All things being equal, I also recommend surgery, but you should make your
decisions based on knowledge and recommendations of more than one medical
discipline.

There are two main types; radiation and surgery.  There are two types of
radiation; external beam radiation treatment (radiation from outside the
body) and brachy (radioactive seeds implanted in the prostate).  There are
two types of surgery; radical prostate (big hole in the gut) and
laparoscopic radical prostate (several small holes).  The latter can be done
by a robot for another choice.  Some surgeons and radiologists combine
hormone therapy to stave off cancer for awhile and to shrink the cell
mass(es), but as it is not used as a primary treatment unless surgery or
radiation are no longer available options.

Read Dr.

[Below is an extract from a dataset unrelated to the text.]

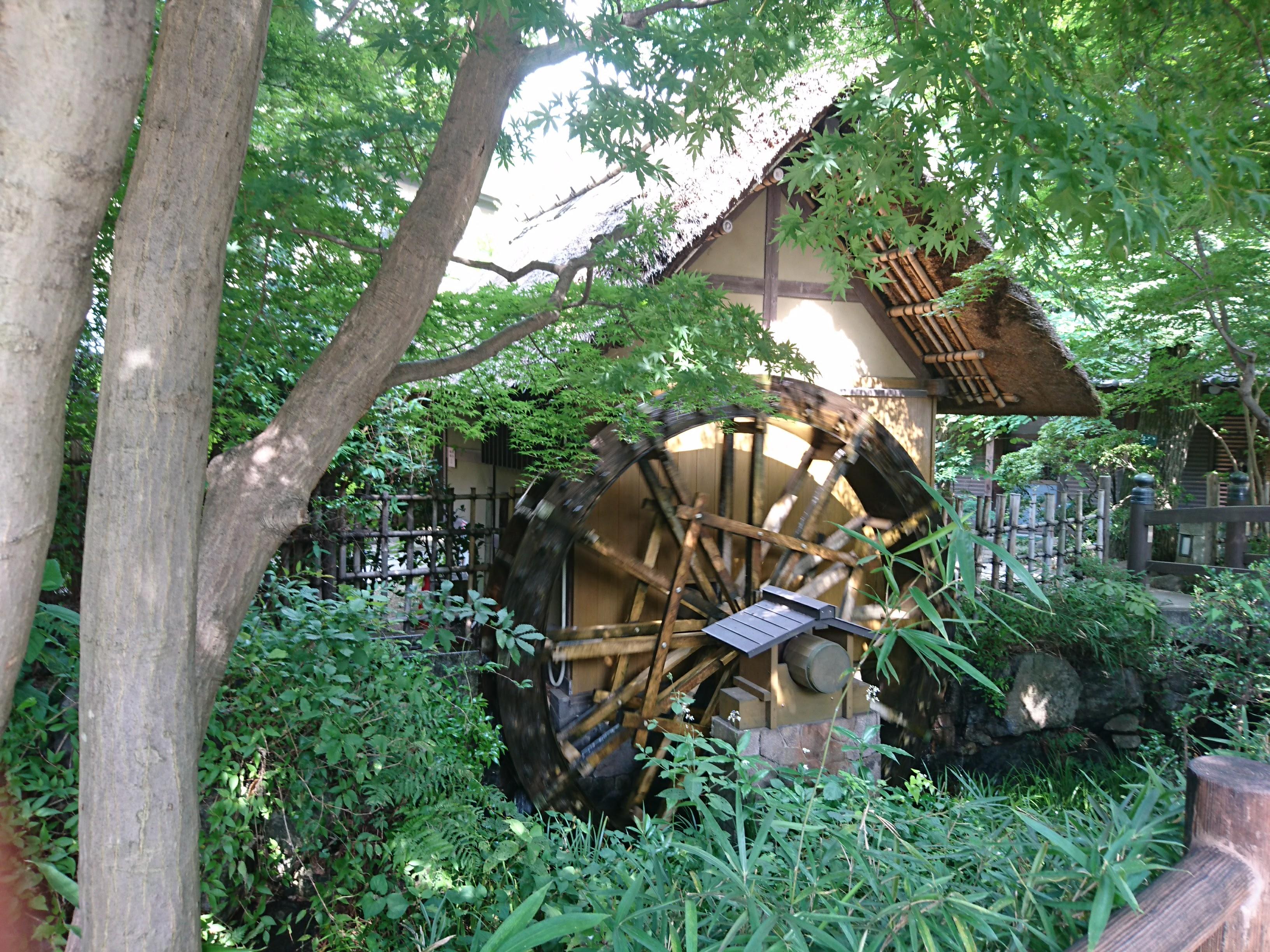 「深大寺入口」下車して深大寺へ向かう道々の風景「水車」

Patrick Walsh's Guide to Surviving Prostate Cancer.  Check out
www.Phoenix5.com.  Both are getting old, but neither is yet obsolete.  And
get another opinion from a urology radiologist or rad oncologist.

Signature

PSA 16 10/17/2000 @ 46
Biopsy 11/01/2000 G7 (3+4), T2c
RRP 12/15/2000 G7 (3+4), T3cN0M0 Neg margins
PSA  .1  .1  .1  .27  .37  .75
EBRT 05-07/2002 @ 47
PSA  .34 .22 .15 .21 .32
Lupron 07/03 (1 mo) 8/03 (4 mo), 12/03, 4/04, 09/04, 01/05
PSA  .07 .05 .06 .05
non Illegitimi carborundum

> really appreciative that I found this group. I was dignosed on June 25th.I
> am 62, work out daily,in good shape.
[quoted text clipped - 8 lines]
> Any  input would be very welcome.
> Thanks to all!
Steve U - 31 Jul 2005 03:51 GMT
Adsong,
Sorry to hear of your misfortune. Only you can decide
what is best for you. Take your time and read all you can. Most of the
guys here did that, and we came to different conclusions. Most sound
happy with their decisions, and you probably will be too.
I had a Robotic Laparoscopic RP in February of 2004. You could
look at the Hartford Hospitals website www.harthosp.org for information

about the procedure. They have a video of one of the operations that
you can watch on your computer, and the doctors explain everything. I
went there and I am very happy with my results. I was able to go home
20
hours later, and back to work day 6. Now I never leak, and a most of my

erection ability has returned. The worst part was waiting between the
diagnosis and the surgery.I picked surgery because I think it offers
the best chance of a complete cure. PSA is expected to drop to nothing.

You can have the pathologist go over the whole gland, nor just tiny
pieces of it. Also, I wanted to take the hit on erection and continence

at the start and get it over with. If you get good results from
surgery, it lasts.  All the treatments have potential benefit and
risks. Check them all out.
My PCa stuff is:
age 50 PSA 4.5
Bx showed High Grade PIN
5 months later PSA 5.6
repeat Bx 1/12 cores <1mm gleason 3+3=6 stage T1c
RLRP 2-11-04 at age 50
Favorable path, 5 small foci of 3+3, organ contained
Post op PCAs  <0.1
Steve U
MH - 31 Jul 2005 04:17 GMT
Hi, guy.... and welcome to the club nobody wants to join! :((

But.... I'm here to tell you .... there is life after PCa.  Whether you
decide to have surgery or seeds is really a personal decision you make with
help from your physicians.  Each of us here can tell you what we did.  But
you have to find what you feel most comfortable with.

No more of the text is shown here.